Dies ist ein HowTo, indem ich euch zeigen möchte, wie man einen PC baut der unter wenig Last (Office, mp3s, SD-Filme) und mittlerer bis hoher Last (HD-Filme, Single-Core-Vollbelastung, usw.) komplett Lüfterlos arbeitet. Nur bei hoher 3D-Belastung über mehrere Stunden schaltet sich der Netzteil Lüfter hinzu. 
Die Idee zu diesem PC kam mir, als der AMD-Boxed-Kühler des verbauten Prozessors mal wieder auf Volldampf drehte, als ich mir einen HD-Film ansehen wollte.
Danach habe ich mich informiert, wie ich den PC Silent bekomme. Da ich sehr empfindlich bin was Lautstärke von Lüftern angeht, wollte ich mich an einem komplett passiven PC versuchen.

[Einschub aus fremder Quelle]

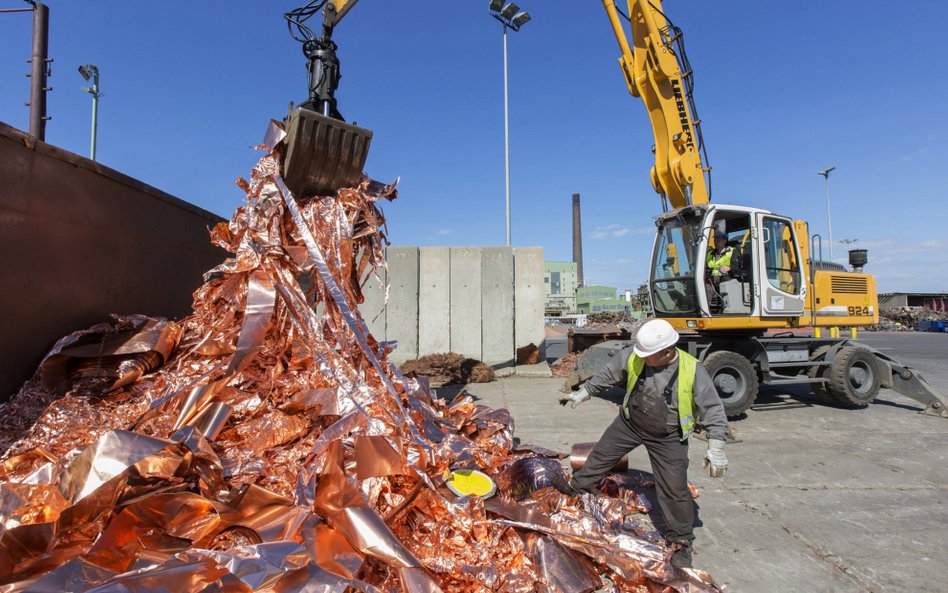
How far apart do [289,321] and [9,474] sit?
1862 mm

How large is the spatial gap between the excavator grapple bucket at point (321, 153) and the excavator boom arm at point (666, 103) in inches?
230

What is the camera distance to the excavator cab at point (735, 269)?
730cm

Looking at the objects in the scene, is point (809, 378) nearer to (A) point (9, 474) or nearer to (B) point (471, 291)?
(B) point (471, 291)

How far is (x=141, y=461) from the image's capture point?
96.7 inches

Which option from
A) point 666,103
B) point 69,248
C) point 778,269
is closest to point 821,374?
point 778,269

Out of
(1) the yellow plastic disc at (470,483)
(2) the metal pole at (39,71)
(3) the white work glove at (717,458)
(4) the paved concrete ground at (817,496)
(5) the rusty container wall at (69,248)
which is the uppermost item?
(2) the metal pole at (39,71)

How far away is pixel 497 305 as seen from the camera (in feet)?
37.2

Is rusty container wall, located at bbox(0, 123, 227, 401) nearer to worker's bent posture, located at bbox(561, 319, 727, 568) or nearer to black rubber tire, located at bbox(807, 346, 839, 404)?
worker's bent posture, located at bbox(561, 319, 727, 568)

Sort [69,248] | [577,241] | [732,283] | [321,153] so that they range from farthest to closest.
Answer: [577,241] < [732,283] < [321,153] < [69,248]

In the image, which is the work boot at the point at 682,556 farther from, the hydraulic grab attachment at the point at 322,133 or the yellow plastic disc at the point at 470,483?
the hydraulic grab attachment at the point at 322,133

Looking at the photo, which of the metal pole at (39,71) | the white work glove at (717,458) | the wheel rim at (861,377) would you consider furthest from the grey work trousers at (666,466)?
the metal pole at (39,71)

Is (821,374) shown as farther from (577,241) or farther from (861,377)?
(577,241)

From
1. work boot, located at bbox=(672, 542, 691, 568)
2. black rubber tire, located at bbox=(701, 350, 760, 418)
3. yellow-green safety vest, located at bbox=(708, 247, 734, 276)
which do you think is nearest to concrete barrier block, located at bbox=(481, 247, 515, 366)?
yellow-green safety vest, located at bbox=(708, 247, 734, 276)

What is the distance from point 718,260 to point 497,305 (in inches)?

*Die Verbauten Komponenten*

Prozessor: AMD Athlon 64 X2 5200+
Prozessorkühler. Scythe Ninja II
Mainboard: MSI K9N Neo V2 (Nforce 520)
Speicher: 2GB Aeneon 667 @ 800
Grafikkarte: Sapphire Radeon HD3870 Ultimate (512MB Grafikspeicher)
Netzteil: Elan Vital Greenerger EVP-4007-00 (baugleich mit der semi-passiv-Serie von NesteQ)
Festplatte: Seagate 80GB (7200UPM)
DVD-Brenner: Plextor PX-716A

Auf diese Komponenten bin ich gekommen, weil sich der 5200+ (welchen ich vor getestet hatte) gut Undervolten lässt und die Sapphire HD3870 Ultimate entlastet den Prozessor bei der Wiedergabe von HD-Material sehr gut, sodass die CPU dabei auf 1000MHz runtergetaktet werden kann und mit 1,050Volt betrieben werden kann. Das Board habe ich ausgewählt, weil der Chipsatz eine geringe Wärmeentwicklung hat (geringer als aktuelle Chipsätze wie zB der 790FX oder der 780a SLI) und eine stabile Spannungversorgung hat. Ein komplett passives Netzteil wollte ich nicht einbauen, weil dieses eine sehr hohe Wärmeentwicklung hat. Durch einen im Notfall anspringenden 120mm-Lüfter wird das Gehäuse entlüftet und das Netzteil gekühlt, welches so eine stabilere Spannung liefert und eine längere Lebensdauer hat. Außerdem hat das Netzteil eine sehr gute Effizienz von 88%.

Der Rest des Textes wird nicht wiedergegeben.